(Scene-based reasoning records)
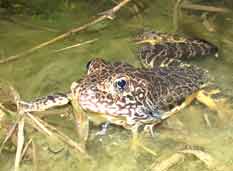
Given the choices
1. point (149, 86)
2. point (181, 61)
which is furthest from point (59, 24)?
point (149, 86)

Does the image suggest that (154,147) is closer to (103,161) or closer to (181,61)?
(103,161)

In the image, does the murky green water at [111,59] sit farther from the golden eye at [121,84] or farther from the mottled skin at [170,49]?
the golden eye at [121,84]

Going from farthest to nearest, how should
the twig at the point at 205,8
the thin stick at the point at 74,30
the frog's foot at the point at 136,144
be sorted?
the twig at the point at 205,8
the thin stick at the point at 74,30
the frog's foot at the point at 136,144

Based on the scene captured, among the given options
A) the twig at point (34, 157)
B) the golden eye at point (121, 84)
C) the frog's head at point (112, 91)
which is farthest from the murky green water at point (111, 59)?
the golden eye at point (121, 84)

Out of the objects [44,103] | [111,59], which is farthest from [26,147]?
[111,59]

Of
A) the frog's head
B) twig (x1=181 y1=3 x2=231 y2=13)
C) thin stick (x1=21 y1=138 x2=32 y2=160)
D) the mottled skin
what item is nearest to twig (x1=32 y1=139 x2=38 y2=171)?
thin stick (x1=21 y1=138 x2=32 y2=160)

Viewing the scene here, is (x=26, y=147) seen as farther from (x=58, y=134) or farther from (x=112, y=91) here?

#### [Task objective]
In the listing above, find the line containing "Does the image" and please quote exactly that line through the last one, and no other lines.

#### [Result]
Does the image suggest that (154,147) is closer to (103,161) or closer to (181,61)?
(103,161)

In the image, does the murky green water at [111,59] sit farther from the golden eye at [121,84] or farther from the mottled skin at [170,49]?
the golden eye at [121,84]

Going from farthest to nearest, how should
the twig at the point at 205,8
the thin stick at the point at 74,30
the frog's foot at the point at 136,144
be sorted?
the twig at the point at 205,8
the thin stick at the point at 74,30
the frog's foot at the point at 136,144

Based on the scene captured, among the given options
A) the twig at point (34, 157)
B) the golden eye at point (121, 84)
C) the frog's head at point (112, 91)
which is farthest from the murky green water at point (111, 59)?
the golden eye at point (121, 84)

Out of the objects [44,103] | [111,59], which is farthest from [26,147]?
[111,59]

Of
A) the frog's head
B) twig (x1=181 y1=3 x2=231 y2=13)
C) thin stick (x1=21 y1=138 x2=32 y2=160)
D) the mottled skin
what item is nearest to twig (x1=32 y1=139 x2=38 y2=171)?
thin stick (x1=21 y1=138 x2=32 y2=160)

Viewing the scene here, is (x=26, y=147) seen as farther from (x=58, y=134) or farther from (x=112, y=91) here?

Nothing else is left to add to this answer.